(A) Penetration Tester

- To perform penetration testing of web applications, API interfaces, mobile apps, source code, and network infrastructure (external & internal).

- To review configurations of hosts and databases.

- To prepare final penetration testing reports and provide detailed remediation guidance for findings.

- To conduct compliance assessments and vulnerability assessments.

- The position is based in Bangsar South for 1 year, post-project end.

Penetration testers should possess excellent computer skills, familiarity with hardware and network equipment, and programming skills to effectively identify vulnerabilities and recommend corrections.
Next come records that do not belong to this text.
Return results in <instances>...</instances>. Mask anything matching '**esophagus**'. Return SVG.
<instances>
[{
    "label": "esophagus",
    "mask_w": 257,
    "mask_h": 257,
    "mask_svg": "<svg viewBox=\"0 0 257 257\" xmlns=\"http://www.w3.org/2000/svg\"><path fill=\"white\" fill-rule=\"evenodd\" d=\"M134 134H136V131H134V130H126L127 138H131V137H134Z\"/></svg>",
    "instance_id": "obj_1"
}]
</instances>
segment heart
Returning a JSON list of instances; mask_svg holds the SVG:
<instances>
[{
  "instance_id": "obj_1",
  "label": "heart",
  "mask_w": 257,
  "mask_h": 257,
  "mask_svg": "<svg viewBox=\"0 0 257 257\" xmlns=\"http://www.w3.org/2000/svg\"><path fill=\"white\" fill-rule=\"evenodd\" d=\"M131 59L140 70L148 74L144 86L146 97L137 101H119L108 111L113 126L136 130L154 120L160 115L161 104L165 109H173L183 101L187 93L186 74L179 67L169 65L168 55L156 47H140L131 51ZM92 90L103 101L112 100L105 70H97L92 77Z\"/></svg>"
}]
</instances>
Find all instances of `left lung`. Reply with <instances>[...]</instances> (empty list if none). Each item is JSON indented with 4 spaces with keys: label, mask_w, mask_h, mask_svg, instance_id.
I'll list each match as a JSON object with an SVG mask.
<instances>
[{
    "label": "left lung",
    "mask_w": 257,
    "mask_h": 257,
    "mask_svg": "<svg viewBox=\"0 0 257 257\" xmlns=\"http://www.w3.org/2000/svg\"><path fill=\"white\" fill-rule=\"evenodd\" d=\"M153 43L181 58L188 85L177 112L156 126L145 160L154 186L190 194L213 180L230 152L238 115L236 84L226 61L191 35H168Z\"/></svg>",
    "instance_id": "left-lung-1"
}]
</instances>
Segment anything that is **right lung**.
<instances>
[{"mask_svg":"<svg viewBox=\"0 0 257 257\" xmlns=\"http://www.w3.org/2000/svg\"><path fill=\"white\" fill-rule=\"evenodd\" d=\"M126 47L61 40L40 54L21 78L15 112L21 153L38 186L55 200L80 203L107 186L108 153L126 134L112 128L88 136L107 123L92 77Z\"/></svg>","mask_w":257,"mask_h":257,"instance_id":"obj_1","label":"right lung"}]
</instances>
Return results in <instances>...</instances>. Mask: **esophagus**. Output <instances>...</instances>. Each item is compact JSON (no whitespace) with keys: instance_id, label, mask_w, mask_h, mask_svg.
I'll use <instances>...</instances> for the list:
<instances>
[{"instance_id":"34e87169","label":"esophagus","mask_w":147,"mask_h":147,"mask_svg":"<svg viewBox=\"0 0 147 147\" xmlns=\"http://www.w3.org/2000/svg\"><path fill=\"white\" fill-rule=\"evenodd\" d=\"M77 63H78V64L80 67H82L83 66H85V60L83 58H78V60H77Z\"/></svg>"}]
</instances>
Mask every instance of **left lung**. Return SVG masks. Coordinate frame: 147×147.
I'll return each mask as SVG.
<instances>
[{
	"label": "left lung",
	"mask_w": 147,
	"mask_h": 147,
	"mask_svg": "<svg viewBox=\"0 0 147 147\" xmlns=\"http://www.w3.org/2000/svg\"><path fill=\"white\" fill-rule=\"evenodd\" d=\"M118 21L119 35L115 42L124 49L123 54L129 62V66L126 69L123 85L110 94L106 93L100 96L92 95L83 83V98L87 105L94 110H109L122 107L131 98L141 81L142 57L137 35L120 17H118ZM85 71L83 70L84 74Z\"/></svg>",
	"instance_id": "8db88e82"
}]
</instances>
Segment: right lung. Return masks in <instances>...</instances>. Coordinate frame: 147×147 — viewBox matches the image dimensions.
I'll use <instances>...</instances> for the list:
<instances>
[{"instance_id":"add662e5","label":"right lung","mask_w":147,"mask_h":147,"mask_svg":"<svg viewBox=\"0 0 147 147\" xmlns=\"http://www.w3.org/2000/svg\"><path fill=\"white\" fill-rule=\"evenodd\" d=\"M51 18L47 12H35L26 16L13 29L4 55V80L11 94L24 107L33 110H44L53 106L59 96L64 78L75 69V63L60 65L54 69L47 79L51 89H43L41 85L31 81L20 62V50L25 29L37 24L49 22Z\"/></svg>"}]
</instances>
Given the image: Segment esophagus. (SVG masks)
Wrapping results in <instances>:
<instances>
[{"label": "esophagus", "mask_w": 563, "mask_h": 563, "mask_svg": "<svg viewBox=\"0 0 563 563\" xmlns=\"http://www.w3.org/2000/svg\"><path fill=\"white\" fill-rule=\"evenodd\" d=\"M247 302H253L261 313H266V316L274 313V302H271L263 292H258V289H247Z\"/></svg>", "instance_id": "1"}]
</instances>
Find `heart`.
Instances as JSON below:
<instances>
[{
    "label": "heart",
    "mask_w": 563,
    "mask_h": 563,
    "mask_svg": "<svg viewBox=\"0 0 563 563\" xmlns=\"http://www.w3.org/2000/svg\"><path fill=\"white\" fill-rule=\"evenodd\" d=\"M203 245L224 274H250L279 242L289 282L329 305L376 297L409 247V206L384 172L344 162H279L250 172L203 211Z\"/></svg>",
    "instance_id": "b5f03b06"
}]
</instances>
• Certifications: OSCP, OSCE, CPENT, or equivalent.
• Deep knowledge of TCP/IP networking and application protocols.
• Understanding of software exploitation, vulnerabilities, port scanning, vulnerability assessment, and fuzzing tools.
• Knowledge of web technology protocols and OWASP Top 10, SANS 25 vulnerabilities.
• Experience with mobile app security testing and related APIs.
• Proficiency in scripting languages like Python.
• Knowledge of cryptography, security protocols, and penetration testing tools such as Metasploit.
• Understanding hardware exploitation techniques.
• Ability to conduct complex offensive security testing aligned with adversary tactics.
• Strong documentation skills for security issues and impacts.
• Ability to provide guidance on security remediation and collaborate with defensive teams.
• Capability to handle complex issues independently and contribute to process improvements.
• Experience with open-source penetration testing tools and emulating hacker tactics.
• Ability to develop scripts, tools, or methodologies to improve testing processes.

• Bachelor's degree in computer science, information systems, or equivalent experience.
• Experience with Penetration Testing tools like Burp Suite, Fortify, Metasploit, Wireshark, Kali Linux.
• Minimum 1 year industry experience.
• Knowledge of OWASP Top 10 vulnerabilities.
• Certifications such as OSCP, CREST CPSA, GWAPT, GPEN are advantageous.

- Salary range: RM3000-7000

- Minimum 1 year of experience; training provided.

- Year-end bonus based on performance.